If you have found an MPI error like this in your code, it may be very difficult
to recover gracefully. Other than printing the
message on standard error and then exiting, or, at best, going right to
MPI_Finalize, there isn't much that you can do. Sometimes if
the problem is, e.g., a receive buffer that is too small, you may be
able to allocate a larger buffer dynamically. Your program has to
anticipate such events though, and if it does, there are other means
of finding how large a buffer you need and avoiding the error altogether.
Perhaps the best use of activating the non-aborting error handler is when you debug the program and try to find where exactly it fails.
Once you have detected the error and are desperate to exit in a controllable way, you can call MPI function MPI_Abort, for example:
MPI_Errhandler_set(MPI_COMM_WORLD, MPI_ERRORS_RETURN);
error_code = MPI_Send(send_buffer, strlen(send_buffer) + 1, MPI_CHAR,
addressee, tag, MPI_COMM_WORLD);
if (error_code != MPI_SUCCESS) {
char error_string[BUFSIZ];
int length_of_error_string, error_class;
MPI_Error_class(error_code, &error_class);
MPI_Error_string(error_class, error_string, &length_of_error_string);
fprintf(stderr, "%3d: %s\n", my_rank, error_string);
MPI_Error_string(error_code, error_string, &length_of_error_string);
fprintf(stderr, "%3d: %s\n", my_rank, error_string);
MPI_Abort(MPI_COMM_WORLD, error_code);
}
Each MPI file, which is always associated with a communicator and
about which we are going to learn in the next
section, has its own separate file handler, which can be altered
with the call to function
MPI_File_set_errhandler.
The predefined values for an MPI file error handler are
the same as the values for an MPI communicator error handler, i.e.,
MPI_ERRORS_ARE_FATAL and MPI_ERRORS_RETURN.

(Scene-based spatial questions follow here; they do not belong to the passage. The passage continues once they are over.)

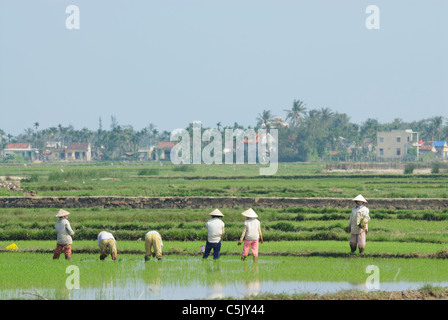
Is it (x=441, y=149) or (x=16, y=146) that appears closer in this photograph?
(x=441, y=149)

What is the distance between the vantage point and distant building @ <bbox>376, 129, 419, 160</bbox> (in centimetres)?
11196

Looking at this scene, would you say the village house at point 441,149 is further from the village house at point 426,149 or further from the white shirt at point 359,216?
the white shirt at point 359,216

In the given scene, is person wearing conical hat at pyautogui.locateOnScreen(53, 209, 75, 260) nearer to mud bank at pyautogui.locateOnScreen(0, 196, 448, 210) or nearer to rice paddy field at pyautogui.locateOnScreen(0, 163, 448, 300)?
rice paddy field at pyautogui.locateOnScreen(0, 163, 448, 300)

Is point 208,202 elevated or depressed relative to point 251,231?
depressed

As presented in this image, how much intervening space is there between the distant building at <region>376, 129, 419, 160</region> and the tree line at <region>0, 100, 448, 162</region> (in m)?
13.3

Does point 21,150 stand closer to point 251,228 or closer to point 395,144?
point 395,144

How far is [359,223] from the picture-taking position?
1454 centimetres

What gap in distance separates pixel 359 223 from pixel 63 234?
6202mm

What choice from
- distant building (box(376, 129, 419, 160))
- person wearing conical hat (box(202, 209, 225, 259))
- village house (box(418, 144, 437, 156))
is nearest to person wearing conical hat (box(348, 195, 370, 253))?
person wearing conical hat (box(202, 209, 225, 259))

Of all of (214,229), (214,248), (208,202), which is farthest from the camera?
(208,202)

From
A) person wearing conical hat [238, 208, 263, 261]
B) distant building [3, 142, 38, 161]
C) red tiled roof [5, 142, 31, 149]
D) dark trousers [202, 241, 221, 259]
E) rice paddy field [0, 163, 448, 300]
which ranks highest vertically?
red tiled roof [5, 142, 31, 149]

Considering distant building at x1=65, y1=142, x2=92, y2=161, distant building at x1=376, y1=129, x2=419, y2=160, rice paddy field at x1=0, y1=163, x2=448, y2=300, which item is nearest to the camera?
rice paddy field at x1=0, y1=163, x2=448, y2=300

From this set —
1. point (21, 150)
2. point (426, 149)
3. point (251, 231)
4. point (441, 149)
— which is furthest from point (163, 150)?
point (251, 231)
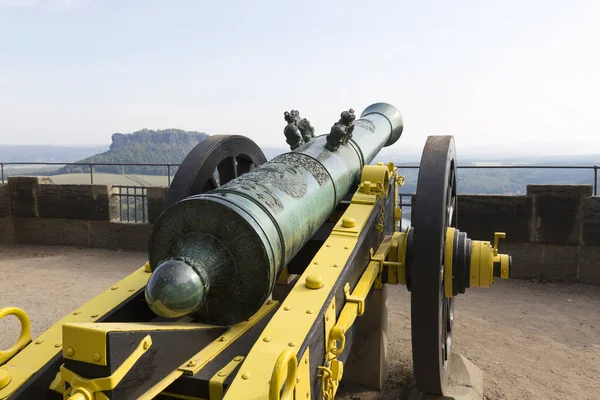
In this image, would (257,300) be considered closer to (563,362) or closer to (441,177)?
(441,177)

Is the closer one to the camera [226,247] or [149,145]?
[226,247]

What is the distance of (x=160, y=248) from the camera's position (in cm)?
210

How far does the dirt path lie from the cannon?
888 millimetres

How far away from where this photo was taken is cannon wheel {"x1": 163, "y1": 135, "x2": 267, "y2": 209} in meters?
3.20

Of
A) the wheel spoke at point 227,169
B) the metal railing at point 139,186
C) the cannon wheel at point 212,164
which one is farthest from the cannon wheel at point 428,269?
the metal railing at point 139,186

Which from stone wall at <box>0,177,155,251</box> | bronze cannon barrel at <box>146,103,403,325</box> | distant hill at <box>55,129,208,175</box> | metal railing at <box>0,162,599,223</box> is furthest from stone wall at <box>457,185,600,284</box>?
distant hill at <box>55,129,208,175</box>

However, since file manipulation errors are very common, in this
case MPI_ERRORS_RETURN is the default.
Apart from communicators and files MPI also supports the so called windows. These are windows of existing memory that each process exposes to direct memory accesses by processes within the communicator. Like MPI files, MPI windows are also associated with MPI communicators. Each MPI window has its own error handler associated with it too and these can be altered by calling function MPI_Win_set_errhandler. The predefined values for the windows error handlers are the same as for communicators and files.